*Your task*: Locate "From the camera, how far" in the listing below, then output the line holding it and every line after it, exactly and with nothing else.

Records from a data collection
-.-.-

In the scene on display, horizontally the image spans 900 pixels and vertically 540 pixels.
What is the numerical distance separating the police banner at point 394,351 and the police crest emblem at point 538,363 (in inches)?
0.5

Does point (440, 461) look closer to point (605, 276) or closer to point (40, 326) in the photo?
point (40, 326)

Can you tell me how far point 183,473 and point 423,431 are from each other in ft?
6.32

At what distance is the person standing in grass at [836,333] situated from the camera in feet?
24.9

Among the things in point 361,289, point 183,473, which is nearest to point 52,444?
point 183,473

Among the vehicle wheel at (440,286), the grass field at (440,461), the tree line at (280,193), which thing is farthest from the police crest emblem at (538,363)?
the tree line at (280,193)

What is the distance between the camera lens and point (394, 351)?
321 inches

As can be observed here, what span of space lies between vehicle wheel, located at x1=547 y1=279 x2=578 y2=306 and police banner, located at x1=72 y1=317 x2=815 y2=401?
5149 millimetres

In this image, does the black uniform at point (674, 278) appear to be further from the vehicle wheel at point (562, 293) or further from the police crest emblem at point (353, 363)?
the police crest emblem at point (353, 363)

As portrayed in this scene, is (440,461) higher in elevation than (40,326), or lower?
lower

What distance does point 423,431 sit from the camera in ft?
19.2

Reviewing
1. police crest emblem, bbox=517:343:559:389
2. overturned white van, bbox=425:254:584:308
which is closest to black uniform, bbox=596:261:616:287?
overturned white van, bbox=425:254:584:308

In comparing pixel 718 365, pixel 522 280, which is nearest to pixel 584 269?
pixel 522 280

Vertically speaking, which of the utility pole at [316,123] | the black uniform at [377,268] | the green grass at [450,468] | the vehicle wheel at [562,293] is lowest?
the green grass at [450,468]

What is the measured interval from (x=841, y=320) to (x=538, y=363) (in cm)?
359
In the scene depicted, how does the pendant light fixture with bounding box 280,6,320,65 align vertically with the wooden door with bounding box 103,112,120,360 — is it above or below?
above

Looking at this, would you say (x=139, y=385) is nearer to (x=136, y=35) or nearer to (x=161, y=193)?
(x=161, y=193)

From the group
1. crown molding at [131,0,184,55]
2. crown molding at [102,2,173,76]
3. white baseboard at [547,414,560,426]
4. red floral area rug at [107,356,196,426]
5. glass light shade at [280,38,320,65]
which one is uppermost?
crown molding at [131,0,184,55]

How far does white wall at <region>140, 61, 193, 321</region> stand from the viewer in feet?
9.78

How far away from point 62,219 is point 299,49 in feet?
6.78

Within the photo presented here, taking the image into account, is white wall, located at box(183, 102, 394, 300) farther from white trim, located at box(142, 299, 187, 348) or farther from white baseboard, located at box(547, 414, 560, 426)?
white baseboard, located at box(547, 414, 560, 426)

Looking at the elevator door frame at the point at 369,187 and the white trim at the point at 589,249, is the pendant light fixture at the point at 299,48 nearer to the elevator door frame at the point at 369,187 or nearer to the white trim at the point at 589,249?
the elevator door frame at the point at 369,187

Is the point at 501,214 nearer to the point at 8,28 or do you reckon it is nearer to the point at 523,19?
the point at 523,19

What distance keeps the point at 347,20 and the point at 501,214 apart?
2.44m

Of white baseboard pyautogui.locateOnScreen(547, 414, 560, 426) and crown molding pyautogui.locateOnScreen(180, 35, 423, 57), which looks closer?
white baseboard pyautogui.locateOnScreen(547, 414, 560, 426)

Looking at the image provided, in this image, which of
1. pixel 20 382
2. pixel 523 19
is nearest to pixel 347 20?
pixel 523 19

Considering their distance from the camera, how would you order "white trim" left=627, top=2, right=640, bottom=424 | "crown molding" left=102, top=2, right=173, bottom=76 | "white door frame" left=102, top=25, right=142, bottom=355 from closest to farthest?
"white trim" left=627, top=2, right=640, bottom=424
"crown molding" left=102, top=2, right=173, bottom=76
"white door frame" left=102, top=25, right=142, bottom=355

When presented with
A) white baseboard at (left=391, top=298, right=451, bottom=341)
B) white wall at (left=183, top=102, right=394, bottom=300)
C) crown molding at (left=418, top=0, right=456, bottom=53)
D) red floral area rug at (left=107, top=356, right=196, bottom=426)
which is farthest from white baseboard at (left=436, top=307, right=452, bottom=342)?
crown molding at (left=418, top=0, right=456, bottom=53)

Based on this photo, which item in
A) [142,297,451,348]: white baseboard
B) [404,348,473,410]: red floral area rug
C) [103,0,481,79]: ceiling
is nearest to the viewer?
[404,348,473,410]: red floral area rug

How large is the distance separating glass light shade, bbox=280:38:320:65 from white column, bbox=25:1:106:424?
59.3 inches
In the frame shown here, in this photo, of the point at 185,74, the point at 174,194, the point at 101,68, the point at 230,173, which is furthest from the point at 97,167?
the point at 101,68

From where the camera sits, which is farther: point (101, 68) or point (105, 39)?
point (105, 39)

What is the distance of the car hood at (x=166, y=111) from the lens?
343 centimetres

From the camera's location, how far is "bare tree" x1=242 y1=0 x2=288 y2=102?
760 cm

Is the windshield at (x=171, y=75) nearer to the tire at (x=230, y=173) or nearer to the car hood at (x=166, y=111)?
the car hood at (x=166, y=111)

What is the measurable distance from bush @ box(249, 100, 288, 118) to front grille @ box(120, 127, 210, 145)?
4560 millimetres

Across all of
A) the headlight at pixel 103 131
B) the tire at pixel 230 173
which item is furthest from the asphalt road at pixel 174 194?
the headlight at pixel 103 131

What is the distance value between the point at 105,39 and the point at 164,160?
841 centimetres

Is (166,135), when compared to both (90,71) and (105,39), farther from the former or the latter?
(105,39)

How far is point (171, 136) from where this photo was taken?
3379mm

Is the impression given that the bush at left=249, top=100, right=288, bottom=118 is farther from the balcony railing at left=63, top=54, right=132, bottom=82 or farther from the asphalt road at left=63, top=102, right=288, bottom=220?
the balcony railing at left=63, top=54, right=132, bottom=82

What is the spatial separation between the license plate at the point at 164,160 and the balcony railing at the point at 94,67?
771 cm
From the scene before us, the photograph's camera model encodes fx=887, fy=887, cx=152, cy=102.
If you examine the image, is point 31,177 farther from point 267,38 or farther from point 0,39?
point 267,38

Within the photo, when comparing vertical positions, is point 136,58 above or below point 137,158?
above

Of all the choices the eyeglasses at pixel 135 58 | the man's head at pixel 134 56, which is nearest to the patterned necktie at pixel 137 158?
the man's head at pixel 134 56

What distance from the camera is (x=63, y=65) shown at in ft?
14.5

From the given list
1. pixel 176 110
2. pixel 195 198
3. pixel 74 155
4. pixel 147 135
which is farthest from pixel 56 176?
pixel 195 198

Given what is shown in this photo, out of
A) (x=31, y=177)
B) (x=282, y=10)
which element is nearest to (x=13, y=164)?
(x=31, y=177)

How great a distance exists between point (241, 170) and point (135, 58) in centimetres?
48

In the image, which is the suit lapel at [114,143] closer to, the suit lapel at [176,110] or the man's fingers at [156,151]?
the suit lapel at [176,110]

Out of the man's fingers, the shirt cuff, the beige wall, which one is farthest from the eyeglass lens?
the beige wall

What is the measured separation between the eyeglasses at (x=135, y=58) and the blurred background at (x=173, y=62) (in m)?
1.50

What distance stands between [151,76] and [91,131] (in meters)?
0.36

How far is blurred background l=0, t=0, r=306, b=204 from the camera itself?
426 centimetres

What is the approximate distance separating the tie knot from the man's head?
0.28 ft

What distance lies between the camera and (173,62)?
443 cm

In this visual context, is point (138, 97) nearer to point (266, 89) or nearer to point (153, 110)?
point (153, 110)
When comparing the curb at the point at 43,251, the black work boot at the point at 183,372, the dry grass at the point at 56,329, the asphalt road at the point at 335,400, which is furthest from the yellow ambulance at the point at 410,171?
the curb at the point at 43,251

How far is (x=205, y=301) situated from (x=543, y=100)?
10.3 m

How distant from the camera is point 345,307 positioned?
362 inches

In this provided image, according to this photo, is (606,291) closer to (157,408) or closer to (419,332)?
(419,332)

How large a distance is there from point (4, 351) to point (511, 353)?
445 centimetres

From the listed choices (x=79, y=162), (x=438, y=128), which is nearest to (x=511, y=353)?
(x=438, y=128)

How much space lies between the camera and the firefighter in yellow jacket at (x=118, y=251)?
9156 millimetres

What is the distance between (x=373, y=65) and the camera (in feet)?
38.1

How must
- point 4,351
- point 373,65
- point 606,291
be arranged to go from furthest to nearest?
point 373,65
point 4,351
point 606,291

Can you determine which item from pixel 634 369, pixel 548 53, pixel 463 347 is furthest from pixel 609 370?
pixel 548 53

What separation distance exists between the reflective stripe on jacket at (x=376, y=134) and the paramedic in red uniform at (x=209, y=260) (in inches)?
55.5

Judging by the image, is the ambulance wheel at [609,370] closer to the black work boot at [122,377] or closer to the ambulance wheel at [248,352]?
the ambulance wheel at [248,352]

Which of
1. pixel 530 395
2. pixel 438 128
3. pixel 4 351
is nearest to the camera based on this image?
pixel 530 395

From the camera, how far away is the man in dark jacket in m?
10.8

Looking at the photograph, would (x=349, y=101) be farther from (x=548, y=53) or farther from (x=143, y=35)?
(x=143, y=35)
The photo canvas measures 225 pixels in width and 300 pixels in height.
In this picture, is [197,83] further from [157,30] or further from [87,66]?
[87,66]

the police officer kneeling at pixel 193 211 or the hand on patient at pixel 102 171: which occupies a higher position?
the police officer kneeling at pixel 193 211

-.-.-

*Expected answer*:
From the camera, how far away is the man in dark jacket in m?
10.8

Looking at the photograph, would (x=349, y=101) be farther from (x=548, y=53) or farther from (x=143, y=35)?
(x=143, y=35)
The photo canvas measures 225 pixels in width and 300 pixels in height.
In this picture, is [197,83] further from [157,30] or further from [87,66]?
[87,66]

the police officer kneeling at pixel 193 211 or the hand on patient at pixel 102 171: which occupies a higher position?
the police officer kneeling at pixel 193 211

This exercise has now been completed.